Ecocardiograma Transtorácico

É uma técnica não invasiva, baseada na aplicação de ultrassons para o estudo da anatomia e função do coração.

 

Eco - 1

 

Através de equipamentos de ultrassons (ecocardiógrafos) e com a utilização de “sondas” (transdutores) que são encostadas no tórax,  é possível visualizar as cavidades cardíacas, as estruturas valvulares e os fluxos do sangue no interior do coração.

 

Eco-2

 

Esta tecnologia permite de forma simples e direta detectar e caracterizar as eventuais alterações cardiovasculares, para ajudar a decidir a melhor e mais adequada forma de tratamento.

 

Eco-4

 

Realização:

Com o paciente deitado, as estruturas do coração são analisadas em diferentes posições. O procedimento tem duração de aproximadamente 20 a 30 minutos (salvo exceções).

Indicações:

– Avaliação da função (“performance”) do ventrículo esquerdo, de dispneia (“falta de ar”), edema (“inchaço”) e das cardiomiopatias (“doenças do músculo do coração”);

– Nas doenças das valvas cardíacas, na investigação de sopros cardíacos” e na avaliação das próteses valvares (mecânicas ou biológicas);

– Em pacientes com dor no peito com suspeita de etiologia cardíaca, com diferenciação entre síndrome isquêmica aguda, pericardite, dissecção de aorta, estenose valvar aórtica, prolapso de valva mitral, cardiomiopatia hipertrófica e outras patologias extracardíacas, como tromboembolismo pulmonar, doenças do esôfago ou osteoneuropatias;

– Avaliar os efeitos da hipertensão arterial sistêmica sobre o coração;

– Na investigação dos eventos cardioembólicos, centrais ou periféricos;

– Na avaliação da hipertensão no tromboembolismo pulmonar e em doenças pulmonares;

– Investigação de substratos anatômicos para arritmias e síncope;

– Detecção e massas e tumores intracardíacos.

– Investigação de doenças do pericárdio.

– Investigação de doenças da aorta torácica, da artéria pulmonar e das veias cavas e pulmonares;

– Investigação e acompanhamento das cardiopatias congênitas;

– Nos pacientes criticamente enfermos ou politraumatizados.

– Rotina cardiológica em pacientes assintomáticos, porém sob situações especiais, como gravidez ou atividade atlética de alta performance.
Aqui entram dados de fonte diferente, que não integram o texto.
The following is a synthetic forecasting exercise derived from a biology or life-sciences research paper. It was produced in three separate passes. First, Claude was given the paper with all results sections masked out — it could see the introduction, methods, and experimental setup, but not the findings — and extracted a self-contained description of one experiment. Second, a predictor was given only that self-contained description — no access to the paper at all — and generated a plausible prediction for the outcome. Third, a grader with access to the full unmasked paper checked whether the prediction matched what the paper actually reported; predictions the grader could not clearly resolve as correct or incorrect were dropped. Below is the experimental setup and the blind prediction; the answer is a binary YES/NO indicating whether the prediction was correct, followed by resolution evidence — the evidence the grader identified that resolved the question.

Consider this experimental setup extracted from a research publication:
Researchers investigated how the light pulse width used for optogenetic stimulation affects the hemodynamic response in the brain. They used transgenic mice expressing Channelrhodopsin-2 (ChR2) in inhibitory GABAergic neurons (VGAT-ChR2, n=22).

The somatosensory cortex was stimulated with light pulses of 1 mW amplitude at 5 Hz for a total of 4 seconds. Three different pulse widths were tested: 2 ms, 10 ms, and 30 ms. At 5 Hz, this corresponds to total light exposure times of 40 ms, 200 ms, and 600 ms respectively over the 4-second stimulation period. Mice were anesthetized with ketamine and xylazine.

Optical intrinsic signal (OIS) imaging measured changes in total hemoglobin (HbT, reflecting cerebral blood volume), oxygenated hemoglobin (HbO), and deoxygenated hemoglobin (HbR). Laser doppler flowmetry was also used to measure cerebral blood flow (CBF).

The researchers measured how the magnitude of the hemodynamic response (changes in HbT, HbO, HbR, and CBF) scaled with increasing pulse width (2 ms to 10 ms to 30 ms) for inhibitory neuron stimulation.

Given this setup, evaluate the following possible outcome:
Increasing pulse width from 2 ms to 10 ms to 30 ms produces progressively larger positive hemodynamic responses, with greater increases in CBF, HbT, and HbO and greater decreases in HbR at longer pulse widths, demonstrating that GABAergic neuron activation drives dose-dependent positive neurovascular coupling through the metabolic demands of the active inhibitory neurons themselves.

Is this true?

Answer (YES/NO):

– Nas doenças sistêmicas ou de terapêuticas com envolvimento cardíaco (exemplo: Quimioterapia);

– No seguimento evolutivo dessas doenças ou avaliação do efeito de medidas terapêuticas;

– Monitorização cardíaca durante procedimentos invasivos (por exemplo: biópsia miocárdica).

 

Contraindicação:

Não há relatos de efeitos adversos decorrentes do uso de ultrassom para fins diagnósticos.

 

Limitações do exame

Em pacientes que apresentem:

– Limitação de janela acústica por interposição de ar ou tecidos (enfisema subcutâneo, doença pulmonar obstrutiva periférica (DPOC), obesidade, prótese mamária, entre outras).

– Limitação de acesso ao tórax (curativos, feridas cirúrgicas, drenos, entre outros). A presença de líquidos (por exemplo: derrame pleural ou pericárdico) não costuma prejudicar a imagem devido ao meio líquido ser facilitador da transmissão do ultrassom.

 

Preparo:

– Não é necessária nenhuma preparação antes do exame em adultos.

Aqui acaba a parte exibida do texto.